### CONSIGNE
Recopiez les enregistrements en partant de la ligne qui contient « From point (28, 7), point » et en allant jusqu'à la fin des enregistrements, ces deux limites comprises. Changez-y, s'il vous plaît, « owl head » en « owl face » sans toucher au reste.

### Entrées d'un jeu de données
+--

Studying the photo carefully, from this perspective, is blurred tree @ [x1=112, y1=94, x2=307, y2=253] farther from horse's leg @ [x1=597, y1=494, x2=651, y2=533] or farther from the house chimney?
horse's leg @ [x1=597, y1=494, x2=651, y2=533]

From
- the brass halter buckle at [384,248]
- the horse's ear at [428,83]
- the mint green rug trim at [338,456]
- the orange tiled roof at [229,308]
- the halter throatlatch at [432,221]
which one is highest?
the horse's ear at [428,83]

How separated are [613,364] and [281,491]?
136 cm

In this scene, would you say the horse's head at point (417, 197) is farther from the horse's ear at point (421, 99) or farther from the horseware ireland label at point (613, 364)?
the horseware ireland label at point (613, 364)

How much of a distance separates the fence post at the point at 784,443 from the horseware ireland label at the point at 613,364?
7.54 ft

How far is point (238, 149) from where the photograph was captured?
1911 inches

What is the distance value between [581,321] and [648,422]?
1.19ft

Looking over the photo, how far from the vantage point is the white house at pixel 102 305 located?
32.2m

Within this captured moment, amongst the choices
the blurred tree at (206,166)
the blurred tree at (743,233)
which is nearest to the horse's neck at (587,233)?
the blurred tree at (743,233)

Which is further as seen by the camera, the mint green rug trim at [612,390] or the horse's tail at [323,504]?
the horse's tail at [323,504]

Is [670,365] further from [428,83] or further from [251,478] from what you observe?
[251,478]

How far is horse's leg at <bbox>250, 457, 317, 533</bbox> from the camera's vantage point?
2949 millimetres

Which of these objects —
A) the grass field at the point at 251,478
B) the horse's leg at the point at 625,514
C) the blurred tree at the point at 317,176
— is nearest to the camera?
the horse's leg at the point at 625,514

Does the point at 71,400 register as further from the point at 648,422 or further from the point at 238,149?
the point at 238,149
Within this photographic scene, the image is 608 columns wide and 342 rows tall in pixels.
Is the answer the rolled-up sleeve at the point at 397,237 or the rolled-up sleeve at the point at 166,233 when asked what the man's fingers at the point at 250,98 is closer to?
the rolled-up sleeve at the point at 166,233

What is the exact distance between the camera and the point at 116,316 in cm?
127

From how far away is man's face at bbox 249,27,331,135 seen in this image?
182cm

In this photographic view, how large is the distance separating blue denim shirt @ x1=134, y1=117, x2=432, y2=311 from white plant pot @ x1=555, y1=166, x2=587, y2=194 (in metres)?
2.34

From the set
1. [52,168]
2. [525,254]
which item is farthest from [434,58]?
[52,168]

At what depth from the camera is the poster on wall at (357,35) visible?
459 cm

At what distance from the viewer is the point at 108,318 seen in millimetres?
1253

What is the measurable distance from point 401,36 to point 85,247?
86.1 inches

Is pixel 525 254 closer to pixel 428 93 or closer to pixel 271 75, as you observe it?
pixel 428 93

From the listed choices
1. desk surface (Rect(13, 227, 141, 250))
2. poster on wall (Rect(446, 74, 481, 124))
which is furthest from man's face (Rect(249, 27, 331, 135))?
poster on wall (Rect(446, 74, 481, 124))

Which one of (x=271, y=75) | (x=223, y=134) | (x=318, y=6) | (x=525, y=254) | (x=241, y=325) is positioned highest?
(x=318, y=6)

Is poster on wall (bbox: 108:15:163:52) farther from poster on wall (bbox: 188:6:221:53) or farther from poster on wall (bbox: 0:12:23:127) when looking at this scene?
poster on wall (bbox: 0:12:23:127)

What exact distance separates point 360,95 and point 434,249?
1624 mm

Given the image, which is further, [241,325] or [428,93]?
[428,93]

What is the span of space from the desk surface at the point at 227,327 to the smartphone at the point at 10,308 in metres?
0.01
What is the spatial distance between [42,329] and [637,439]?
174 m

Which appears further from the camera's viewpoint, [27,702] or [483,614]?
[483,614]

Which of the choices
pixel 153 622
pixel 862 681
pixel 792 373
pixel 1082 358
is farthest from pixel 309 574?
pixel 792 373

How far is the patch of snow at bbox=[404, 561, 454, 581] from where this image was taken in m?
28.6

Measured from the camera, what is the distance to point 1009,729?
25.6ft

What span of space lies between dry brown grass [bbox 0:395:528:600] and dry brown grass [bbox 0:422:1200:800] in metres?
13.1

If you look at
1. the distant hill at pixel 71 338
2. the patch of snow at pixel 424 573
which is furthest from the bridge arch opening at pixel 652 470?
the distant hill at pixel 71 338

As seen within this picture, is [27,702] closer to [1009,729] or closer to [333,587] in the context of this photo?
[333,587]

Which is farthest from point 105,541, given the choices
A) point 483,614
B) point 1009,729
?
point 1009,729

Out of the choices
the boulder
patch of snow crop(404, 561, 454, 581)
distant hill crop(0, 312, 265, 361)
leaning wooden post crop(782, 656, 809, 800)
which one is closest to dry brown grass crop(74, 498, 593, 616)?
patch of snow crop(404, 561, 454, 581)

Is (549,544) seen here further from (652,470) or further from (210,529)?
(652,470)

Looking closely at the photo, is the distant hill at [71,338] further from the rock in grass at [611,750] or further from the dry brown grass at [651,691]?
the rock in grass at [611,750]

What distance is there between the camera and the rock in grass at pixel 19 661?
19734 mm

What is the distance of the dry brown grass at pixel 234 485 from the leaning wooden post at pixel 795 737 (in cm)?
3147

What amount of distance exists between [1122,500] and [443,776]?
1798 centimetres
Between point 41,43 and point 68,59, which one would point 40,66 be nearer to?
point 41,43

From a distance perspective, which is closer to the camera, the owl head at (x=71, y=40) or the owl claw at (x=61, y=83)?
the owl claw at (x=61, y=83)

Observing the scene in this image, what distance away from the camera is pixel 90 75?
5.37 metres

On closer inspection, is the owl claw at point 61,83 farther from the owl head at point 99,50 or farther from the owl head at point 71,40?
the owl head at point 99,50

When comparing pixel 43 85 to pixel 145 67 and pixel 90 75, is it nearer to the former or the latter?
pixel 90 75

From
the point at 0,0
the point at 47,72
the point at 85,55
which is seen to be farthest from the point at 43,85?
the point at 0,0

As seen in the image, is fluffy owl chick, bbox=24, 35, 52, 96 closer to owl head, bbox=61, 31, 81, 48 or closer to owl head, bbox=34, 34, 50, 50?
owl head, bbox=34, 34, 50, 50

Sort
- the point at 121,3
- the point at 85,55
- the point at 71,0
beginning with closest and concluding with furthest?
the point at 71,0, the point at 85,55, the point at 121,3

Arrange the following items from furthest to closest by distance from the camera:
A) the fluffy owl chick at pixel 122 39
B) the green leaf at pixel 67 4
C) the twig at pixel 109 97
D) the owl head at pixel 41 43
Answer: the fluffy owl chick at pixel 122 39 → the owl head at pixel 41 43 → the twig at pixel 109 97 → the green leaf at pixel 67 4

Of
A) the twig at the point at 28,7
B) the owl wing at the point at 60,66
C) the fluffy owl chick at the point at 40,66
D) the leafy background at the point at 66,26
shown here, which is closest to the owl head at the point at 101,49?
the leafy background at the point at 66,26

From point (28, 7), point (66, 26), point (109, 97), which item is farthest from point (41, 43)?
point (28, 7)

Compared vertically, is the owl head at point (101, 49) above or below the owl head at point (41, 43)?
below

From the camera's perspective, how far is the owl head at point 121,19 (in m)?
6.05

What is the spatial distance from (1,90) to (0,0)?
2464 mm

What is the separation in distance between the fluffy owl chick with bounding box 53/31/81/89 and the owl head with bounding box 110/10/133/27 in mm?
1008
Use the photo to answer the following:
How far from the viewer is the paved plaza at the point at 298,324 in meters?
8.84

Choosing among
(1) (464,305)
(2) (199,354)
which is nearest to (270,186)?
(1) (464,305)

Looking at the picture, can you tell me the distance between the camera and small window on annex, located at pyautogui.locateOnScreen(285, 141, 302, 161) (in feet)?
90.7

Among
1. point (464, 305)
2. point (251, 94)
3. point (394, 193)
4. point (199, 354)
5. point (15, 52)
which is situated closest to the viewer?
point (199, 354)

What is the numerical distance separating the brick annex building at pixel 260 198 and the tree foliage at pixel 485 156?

+--

### RÉPONSE RÉDIGÉE
From point (28, 7), point (66, 26), point (109, 97), which item is farthest from point (41, 43)?
point (28, 7)

Compared vertically, is the owl face at point (101, 49) above or below the owl face at point (41, 43)?
below

From the camera's perspective, how far is the owl face at point 121,19 (in m)?
6.05

What is the spatial distance from (1,90) to (0,0)?
2464 mm

What is the separation in distance between the fluffy owl chick with bounding box 53/31/81/89 and the owl face with bounding box 110/10/133/27 in mm?
1008
Use the photo to answer the following:
How far from the viewer is the paved plaza at the point at 298,324 in meters?
8.84

Choosing among
(1) (464,305)
(2) (199,354)
which is nearest to (270,186)?
(1) (464,305)

Looking at the picture, can you tell me the distance between the camera and small window on annex, located at pyautogui.locateOnScreen(285, 141, 302, 161) (in feet)?
90.7

Among
1. point (464, 305)
2. point (251, 94)
3. point (394, 193)
4. point (199, 354)
5. point (15, 52)
which is situated closest to the viewer?
point (199, 354)

What is the numerical distance separating the brick annex building at pixel 260 198 and the tree foliage at pixel 485 156?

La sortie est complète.